Il posto dove lavoro può essere definito più come una “biblioteca speciale” che altro [1]. Si tratta di una biblioteca particolare per via di diversi motivi:
- il pubblico è ridotto, by design: serviamo di fatto 80 studenti e 8 ricercatori, approssimativamente. Numeri bassi, quindi.
- la loro permanenza è breve: gli studenti sono qui per un corso semestrale, e basta.
- la loro carriera passa per l’accademia solo tangenzialmente: nessuna di queste persone (la cui età media è 45-50 anni) proseguirà nello studio, diventerà ricercatore, professore. Allo stesso modo quasi nessuno – le eccezioni sono poche – ha un background accademico che va oltre la laurea.

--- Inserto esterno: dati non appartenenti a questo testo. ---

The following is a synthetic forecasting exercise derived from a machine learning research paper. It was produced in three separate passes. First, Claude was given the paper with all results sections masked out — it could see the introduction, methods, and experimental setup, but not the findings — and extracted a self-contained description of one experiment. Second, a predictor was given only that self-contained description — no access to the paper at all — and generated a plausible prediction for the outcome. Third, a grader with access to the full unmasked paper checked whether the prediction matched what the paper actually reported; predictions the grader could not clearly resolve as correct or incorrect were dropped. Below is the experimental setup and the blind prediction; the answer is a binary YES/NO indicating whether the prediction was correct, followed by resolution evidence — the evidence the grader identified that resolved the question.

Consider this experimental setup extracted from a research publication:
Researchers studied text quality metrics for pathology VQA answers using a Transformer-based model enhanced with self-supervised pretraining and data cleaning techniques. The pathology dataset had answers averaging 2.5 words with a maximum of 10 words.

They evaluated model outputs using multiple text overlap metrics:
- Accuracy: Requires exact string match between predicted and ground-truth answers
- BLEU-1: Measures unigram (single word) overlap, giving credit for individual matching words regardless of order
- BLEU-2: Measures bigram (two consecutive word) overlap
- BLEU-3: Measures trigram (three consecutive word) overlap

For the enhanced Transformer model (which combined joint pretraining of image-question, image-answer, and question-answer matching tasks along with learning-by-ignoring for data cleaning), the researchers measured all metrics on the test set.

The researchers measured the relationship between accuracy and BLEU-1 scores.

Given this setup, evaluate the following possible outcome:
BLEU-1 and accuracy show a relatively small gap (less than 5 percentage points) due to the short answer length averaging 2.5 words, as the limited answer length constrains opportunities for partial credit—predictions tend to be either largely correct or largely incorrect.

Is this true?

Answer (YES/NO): YES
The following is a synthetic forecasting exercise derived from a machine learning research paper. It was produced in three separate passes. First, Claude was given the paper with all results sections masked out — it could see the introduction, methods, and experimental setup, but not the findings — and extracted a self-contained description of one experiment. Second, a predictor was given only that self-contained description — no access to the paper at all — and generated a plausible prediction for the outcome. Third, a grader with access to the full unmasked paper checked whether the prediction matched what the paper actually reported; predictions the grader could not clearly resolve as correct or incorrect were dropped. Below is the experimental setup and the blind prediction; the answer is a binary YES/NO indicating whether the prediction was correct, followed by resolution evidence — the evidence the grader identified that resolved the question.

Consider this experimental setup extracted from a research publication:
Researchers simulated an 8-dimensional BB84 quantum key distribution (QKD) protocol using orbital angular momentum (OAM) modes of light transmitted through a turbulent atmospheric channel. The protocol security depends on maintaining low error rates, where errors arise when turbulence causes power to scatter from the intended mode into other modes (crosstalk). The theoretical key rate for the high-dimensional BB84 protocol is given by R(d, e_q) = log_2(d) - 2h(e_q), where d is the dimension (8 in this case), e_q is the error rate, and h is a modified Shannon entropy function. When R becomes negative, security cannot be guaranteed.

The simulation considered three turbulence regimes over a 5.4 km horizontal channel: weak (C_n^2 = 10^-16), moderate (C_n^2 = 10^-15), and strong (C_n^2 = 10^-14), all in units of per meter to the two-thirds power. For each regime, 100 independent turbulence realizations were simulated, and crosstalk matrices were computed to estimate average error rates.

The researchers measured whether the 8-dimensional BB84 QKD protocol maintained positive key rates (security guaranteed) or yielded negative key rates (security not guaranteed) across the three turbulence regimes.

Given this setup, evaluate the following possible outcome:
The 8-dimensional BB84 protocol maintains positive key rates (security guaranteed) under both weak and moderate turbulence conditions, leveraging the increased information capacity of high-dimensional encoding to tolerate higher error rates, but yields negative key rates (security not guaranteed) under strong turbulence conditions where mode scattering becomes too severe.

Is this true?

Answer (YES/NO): NO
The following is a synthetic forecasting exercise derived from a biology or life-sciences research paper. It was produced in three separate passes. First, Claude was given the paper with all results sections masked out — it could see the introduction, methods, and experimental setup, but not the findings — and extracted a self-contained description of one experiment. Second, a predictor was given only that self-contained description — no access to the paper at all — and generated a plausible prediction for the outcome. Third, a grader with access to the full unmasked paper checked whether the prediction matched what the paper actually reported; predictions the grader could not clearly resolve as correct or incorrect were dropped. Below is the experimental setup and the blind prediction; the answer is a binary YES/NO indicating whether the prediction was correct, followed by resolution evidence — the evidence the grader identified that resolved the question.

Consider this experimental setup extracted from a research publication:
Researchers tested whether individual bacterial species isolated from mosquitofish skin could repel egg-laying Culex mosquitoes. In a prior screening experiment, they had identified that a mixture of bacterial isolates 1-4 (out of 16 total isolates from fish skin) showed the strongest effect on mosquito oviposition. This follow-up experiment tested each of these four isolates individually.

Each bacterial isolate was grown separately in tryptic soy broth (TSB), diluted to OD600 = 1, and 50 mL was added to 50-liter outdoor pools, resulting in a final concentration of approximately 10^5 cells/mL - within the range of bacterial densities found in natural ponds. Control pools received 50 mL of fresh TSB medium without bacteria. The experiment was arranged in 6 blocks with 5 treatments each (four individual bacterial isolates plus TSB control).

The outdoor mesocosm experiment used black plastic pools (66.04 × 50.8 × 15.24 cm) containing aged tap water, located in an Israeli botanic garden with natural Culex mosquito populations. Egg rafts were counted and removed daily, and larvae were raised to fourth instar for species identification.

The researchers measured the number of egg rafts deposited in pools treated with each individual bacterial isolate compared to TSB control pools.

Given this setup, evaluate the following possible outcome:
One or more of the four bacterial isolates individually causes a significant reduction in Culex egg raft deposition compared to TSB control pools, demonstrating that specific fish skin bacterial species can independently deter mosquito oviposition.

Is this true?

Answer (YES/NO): YES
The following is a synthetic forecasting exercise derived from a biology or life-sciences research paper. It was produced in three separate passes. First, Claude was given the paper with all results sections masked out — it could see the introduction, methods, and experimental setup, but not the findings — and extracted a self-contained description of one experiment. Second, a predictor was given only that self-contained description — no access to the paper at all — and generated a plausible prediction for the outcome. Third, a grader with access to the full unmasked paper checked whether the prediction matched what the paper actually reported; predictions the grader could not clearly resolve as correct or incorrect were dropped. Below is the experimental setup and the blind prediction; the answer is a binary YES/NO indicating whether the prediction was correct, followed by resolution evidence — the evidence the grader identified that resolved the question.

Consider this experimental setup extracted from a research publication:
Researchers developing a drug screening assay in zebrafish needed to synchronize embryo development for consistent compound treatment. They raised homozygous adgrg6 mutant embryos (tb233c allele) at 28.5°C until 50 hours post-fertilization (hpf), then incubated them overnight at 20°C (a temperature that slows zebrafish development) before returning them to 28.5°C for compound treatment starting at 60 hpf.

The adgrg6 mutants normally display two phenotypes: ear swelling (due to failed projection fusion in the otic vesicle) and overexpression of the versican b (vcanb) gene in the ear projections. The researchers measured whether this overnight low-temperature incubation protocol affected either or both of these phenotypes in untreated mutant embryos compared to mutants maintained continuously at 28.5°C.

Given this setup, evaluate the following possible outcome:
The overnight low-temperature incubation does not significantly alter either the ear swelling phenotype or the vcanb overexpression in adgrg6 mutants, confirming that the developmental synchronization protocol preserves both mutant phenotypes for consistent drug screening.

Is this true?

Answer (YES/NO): NO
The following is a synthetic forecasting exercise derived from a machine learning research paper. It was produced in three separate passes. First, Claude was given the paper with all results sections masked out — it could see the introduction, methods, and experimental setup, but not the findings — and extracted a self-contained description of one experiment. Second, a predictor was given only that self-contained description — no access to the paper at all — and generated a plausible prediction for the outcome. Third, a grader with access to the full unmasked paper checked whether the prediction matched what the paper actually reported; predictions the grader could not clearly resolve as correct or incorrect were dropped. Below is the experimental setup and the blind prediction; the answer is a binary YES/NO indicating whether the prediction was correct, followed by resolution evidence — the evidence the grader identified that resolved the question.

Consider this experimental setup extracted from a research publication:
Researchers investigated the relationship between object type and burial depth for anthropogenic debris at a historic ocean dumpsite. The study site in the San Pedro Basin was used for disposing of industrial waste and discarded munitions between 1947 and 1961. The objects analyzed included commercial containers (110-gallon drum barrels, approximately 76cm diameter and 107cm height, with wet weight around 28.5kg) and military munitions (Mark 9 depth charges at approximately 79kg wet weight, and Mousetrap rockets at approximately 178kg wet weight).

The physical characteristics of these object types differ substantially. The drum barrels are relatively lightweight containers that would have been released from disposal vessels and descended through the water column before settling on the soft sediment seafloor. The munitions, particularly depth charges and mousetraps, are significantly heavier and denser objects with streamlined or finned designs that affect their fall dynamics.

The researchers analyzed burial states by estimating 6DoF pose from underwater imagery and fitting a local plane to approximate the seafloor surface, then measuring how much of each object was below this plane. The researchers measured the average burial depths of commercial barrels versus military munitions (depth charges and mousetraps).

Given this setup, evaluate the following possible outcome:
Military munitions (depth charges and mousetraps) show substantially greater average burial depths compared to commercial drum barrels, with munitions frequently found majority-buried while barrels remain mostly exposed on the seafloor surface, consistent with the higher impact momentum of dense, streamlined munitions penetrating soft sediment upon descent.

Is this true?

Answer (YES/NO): YES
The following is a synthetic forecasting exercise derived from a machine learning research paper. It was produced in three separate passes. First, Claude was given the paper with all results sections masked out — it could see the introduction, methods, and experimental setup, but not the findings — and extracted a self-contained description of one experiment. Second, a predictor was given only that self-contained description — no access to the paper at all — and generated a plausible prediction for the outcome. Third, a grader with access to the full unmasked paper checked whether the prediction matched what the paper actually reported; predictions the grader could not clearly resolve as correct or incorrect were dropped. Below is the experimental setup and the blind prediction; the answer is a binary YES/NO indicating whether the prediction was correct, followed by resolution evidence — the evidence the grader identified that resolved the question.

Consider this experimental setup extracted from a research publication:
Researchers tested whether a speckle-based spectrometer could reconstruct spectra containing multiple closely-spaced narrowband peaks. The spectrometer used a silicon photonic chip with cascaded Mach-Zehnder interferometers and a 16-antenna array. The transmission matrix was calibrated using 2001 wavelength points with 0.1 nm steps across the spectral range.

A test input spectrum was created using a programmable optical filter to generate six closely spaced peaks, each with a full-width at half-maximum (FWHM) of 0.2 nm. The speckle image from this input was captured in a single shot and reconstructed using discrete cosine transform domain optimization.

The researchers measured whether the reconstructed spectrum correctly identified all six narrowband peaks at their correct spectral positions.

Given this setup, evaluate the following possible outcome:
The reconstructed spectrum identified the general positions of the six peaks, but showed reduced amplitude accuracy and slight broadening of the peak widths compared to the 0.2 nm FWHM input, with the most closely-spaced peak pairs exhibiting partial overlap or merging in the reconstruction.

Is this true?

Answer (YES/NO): NO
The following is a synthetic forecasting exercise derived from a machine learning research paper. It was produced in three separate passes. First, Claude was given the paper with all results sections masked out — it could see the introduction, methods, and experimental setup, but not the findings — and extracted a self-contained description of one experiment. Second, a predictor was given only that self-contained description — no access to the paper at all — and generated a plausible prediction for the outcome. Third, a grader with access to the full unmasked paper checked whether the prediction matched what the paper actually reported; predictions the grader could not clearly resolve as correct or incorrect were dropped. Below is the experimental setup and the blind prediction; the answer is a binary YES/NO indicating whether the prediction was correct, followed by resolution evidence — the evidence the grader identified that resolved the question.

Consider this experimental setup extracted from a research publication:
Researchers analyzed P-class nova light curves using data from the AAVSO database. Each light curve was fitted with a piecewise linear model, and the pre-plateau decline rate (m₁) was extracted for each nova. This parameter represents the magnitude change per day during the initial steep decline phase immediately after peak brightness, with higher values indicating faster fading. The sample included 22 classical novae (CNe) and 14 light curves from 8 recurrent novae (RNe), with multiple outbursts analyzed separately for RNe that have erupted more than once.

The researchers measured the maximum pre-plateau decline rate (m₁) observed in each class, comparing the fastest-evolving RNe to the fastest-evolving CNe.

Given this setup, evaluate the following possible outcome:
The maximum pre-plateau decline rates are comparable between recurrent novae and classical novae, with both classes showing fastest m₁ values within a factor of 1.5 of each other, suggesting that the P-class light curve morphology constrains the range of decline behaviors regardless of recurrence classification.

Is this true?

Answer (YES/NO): NO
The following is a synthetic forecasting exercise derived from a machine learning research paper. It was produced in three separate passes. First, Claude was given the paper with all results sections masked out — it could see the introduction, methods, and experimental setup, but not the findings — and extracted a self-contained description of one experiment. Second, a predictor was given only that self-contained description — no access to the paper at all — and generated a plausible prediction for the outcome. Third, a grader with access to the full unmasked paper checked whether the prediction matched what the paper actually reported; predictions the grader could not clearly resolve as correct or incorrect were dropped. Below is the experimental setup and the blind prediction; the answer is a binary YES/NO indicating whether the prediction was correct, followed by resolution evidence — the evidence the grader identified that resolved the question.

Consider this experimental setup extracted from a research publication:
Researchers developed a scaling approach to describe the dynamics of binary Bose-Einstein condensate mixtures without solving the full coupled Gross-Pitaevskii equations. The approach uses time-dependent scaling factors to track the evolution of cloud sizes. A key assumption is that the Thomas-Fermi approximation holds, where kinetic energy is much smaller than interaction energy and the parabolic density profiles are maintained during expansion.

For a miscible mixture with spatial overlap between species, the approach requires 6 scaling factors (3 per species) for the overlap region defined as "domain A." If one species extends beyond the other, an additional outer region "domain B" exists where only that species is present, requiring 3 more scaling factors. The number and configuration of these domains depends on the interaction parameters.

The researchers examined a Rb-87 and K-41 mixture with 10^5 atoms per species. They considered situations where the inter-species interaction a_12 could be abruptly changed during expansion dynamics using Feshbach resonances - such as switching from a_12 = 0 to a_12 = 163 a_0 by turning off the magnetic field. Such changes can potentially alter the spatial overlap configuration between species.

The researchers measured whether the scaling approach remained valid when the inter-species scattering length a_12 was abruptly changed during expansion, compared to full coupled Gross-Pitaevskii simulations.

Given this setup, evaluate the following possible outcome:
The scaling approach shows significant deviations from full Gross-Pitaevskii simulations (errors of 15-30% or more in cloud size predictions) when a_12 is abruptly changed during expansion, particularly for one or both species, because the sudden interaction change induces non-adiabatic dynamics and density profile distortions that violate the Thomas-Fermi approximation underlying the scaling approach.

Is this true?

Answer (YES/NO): NO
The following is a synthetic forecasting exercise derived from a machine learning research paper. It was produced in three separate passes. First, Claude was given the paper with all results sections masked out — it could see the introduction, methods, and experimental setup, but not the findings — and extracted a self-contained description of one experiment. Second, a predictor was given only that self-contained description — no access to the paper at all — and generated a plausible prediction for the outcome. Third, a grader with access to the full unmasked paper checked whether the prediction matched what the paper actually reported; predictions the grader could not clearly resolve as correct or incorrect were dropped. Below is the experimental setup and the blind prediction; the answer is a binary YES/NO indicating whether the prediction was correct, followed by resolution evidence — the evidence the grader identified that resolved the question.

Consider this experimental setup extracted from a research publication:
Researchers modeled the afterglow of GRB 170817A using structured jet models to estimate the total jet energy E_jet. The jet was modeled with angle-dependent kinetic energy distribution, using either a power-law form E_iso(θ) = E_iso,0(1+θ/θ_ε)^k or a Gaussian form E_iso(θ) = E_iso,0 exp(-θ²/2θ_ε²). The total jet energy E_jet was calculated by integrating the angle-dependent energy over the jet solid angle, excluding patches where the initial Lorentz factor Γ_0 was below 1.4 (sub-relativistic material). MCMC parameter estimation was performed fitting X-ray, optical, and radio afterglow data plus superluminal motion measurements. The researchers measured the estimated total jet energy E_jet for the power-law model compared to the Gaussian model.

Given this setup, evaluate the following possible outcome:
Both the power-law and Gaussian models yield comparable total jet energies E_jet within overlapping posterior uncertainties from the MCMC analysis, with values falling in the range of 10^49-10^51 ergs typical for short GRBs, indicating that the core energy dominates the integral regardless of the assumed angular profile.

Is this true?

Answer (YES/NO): YES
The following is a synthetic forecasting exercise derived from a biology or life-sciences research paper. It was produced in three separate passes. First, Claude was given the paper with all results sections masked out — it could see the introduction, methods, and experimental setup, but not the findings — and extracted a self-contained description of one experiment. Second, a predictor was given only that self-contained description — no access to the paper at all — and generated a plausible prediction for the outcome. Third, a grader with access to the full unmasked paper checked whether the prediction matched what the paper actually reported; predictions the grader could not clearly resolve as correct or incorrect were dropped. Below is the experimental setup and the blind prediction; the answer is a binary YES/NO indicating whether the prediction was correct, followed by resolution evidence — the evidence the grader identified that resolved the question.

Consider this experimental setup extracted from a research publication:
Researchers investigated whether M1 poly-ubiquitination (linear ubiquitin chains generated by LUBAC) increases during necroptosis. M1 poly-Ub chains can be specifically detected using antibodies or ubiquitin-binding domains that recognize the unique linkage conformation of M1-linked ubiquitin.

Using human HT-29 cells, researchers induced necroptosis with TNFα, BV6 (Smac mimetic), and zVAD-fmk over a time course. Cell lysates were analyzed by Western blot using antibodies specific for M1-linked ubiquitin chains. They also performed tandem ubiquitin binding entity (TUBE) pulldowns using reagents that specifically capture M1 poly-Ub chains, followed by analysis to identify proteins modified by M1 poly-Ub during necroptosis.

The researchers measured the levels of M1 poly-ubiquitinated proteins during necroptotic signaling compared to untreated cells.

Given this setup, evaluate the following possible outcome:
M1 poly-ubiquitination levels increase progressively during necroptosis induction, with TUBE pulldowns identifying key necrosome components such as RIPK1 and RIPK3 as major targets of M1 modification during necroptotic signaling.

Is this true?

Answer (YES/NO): NO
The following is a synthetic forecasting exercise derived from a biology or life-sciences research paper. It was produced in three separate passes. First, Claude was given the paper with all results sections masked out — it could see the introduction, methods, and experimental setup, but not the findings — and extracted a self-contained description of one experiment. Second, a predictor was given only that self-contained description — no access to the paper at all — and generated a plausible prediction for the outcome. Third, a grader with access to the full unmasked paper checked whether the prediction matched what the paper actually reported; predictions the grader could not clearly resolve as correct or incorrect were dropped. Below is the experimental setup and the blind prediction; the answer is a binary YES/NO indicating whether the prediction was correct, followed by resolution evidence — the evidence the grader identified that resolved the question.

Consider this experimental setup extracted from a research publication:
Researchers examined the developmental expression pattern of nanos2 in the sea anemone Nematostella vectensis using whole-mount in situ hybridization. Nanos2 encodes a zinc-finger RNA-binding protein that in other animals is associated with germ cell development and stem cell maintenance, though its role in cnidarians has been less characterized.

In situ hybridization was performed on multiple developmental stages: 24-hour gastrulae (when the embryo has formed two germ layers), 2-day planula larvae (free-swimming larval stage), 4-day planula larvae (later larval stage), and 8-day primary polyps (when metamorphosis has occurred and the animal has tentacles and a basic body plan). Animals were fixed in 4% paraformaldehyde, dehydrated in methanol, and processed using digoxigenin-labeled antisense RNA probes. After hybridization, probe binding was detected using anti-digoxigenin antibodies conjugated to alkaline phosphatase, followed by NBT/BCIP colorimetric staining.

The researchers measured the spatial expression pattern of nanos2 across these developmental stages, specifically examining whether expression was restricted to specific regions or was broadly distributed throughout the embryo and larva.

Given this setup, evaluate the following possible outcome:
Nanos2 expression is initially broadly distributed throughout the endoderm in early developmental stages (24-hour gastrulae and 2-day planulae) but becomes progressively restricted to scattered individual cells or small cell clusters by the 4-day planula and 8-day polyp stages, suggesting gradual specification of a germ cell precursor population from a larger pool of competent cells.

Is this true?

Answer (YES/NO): NO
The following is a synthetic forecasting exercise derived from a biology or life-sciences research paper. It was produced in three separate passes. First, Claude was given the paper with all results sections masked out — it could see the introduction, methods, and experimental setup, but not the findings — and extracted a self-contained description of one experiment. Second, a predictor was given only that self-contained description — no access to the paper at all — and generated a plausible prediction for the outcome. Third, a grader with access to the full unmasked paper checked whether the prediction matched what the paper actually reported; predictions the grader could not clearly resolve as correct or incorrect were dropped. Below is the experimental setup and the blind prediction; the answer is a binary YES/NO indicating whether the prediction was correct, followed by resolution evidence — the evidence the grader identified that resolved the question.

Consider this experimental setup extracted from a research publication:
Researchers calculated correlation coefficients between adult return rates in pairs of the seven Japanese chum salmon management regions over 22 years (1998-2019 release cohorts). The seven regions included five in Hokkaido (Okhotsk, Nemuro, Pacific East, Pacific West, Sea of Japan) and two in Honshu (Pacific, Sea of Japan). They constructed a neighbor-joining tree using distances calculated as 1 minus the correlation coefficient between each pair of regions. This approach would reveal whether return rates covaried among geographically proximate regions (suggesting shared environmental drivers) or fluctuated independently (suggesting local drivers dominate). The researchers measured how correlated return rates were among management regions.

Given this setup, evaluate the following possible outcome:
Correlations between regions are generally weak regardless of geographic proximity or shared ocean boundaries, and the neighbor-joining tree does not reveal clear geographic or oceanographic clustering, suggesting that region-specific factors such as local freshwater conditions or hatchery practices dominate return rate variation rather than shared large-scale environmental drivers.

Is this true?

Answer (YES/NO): NO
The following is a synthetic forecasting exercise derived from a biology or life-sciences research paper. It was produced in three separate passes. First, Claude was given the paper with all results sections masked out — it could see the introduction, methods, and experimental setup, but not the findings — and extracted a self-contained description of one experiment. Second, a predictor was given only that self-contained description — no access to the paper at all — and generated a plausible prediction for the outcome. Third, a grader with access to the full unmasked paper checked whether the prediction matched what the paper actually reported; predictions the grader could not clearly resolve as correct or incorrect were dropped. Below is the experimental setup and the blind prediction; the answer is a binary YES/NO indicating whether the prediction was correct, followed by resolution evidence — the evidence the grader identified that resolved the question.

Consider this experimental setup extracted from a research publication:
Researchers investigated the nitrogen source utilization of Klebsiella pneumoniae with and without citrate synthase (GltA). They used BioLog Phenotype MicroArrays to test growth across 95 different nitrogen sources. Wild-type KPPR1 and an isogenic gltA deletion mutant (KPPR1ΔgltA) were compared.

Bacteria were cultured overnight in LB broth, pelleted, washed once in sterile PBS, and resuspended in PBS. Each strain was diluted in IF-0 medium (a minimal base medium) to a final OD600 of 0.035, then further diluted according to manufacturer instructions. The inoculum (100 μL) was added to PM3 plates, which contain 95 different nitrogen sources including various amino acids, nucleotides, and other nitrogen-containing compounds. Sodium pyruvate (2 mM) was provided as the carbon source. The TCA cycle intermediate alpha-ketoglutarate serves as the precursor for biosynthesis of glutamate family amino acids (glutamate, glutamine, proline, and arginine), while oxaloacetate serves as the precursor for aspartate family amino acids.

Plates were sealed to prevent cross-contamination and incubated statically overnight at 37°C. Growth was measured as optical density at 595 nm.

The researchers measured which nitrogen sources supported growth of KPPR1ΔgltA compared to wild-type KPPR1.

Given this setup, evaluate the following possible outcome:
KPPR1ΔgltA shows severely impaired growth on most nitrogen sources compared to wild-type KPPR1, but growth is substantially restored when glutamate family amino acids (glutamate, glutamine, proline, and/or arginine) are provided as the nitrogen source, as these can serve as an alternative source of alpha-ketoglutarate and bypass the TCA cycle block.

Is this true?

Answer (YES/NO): YES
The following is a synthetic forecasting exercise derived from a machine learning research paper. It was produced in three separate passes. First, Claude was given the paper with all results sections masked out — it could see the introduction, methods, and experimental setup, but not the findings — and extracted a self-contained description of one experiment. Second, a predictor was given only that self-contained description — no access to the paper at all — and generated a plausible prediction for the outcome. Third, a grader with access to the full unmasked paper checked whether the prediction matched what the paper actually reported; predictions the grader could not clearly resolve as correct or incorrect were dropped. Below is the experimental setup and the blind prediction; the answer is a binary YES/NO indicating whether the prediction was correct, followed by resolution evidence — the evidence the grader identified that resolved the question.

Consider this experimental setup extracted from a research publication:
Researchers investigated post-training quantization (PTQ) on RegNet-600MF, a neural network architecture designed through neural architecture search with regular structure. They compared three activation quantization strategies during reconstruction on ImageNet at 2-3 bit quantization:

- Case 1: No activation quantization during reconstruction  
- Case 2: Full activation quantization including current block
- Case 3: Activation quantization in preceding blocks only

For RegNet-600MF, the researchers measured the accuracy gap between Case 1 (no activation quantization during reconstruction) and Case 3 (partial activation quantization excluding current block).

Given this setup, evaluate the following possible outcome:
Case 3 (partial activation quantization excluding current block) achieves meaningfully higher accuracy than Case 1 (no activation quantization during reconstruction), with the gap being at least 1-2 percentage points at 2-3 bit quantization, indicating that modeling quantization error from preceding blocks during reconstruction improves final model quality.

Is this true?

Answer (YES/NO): YES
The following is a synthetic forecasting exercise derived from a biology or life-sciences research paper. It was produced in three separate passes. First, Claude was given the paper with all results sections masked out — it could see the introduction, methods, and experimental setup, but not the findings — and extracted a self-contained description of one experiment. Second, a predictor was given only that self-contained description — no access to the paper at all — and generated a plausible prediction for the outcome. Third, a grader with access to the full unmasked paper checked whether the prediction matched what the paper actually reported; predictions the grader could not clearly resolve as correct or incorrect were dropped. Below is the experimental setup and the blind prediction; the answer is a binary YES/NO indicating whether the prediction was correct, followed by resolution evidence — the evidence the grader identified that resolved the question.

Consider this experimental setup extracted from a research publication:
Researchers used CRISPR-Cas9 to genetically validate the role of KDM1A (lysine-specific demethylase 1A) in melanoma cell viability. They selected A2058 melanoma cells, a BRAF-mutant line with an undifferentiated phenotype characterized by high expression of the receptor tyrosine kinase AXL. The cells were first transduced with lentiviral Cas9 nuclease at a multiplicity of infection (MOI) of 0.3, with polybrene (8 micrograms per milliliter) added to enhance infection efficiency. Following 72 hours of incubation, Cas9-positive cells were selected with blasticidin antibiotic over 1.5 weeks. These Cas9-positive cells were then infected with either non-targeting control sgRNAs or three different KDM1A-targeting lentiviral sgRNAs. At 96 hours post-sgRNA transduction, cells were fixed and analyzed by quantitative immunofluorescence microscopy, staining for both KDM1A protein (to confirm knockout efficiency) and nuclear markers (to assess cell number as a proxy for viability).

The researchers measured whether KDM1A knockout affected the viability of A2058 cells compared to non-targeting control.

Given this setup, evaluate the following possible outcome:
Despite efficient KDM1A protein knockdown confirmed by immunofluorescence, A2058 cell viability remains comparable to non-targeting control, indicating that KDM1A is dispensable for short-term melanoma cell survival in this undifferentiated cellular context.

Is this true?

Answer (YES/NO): NO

Per questi motivi noi bibliotecari, nonostante la nostra grande volontà, non abbiamo modo di offrire ai nostri utenti dei percorsi di training bibliografico: non riusciamo a insegnare a utilizzare i cataloghi e i database, e rendere i corsisti indipendenti nella ricerca. Sia perché materialmente non c’è tempo, sia perché questa non è la richiesta principale. Il pubblico vuole, salvo poche eccezioni, “essere servito”. Gli utenti vengono da noi con la loro domanda di ricerca, che noi approfondiamo con la classica intervista di reference, e si aspettano di ricevere un discreto numero di risorse soddisfacenti. Spesso la loro richiesta è “vergine”, cioè non è preceduta da alcuna ricerca preliminare che loro ci chiedono di sviluppare e approfondire; né i corsisti dispongono solitamente di un background di letture già fatte da cui partire, al di fuori dei suggerimenti dati dal curriculum. Insomma si tratta di ricerche basilari, che devono partire quasi sempre da zero. Gli argomenti, infine, vertono solitamente su un range di argomenti molto circoscritto: quella dozzina di “hot topic” affrontati durante i corsi. Noi ci troviamo quindi a dover riutilizzare spesso ricerche già effettuate, “riciclando” i documenti già trovati in precedenza, naturalmente integrandoli con gli aggiornamenti necessari.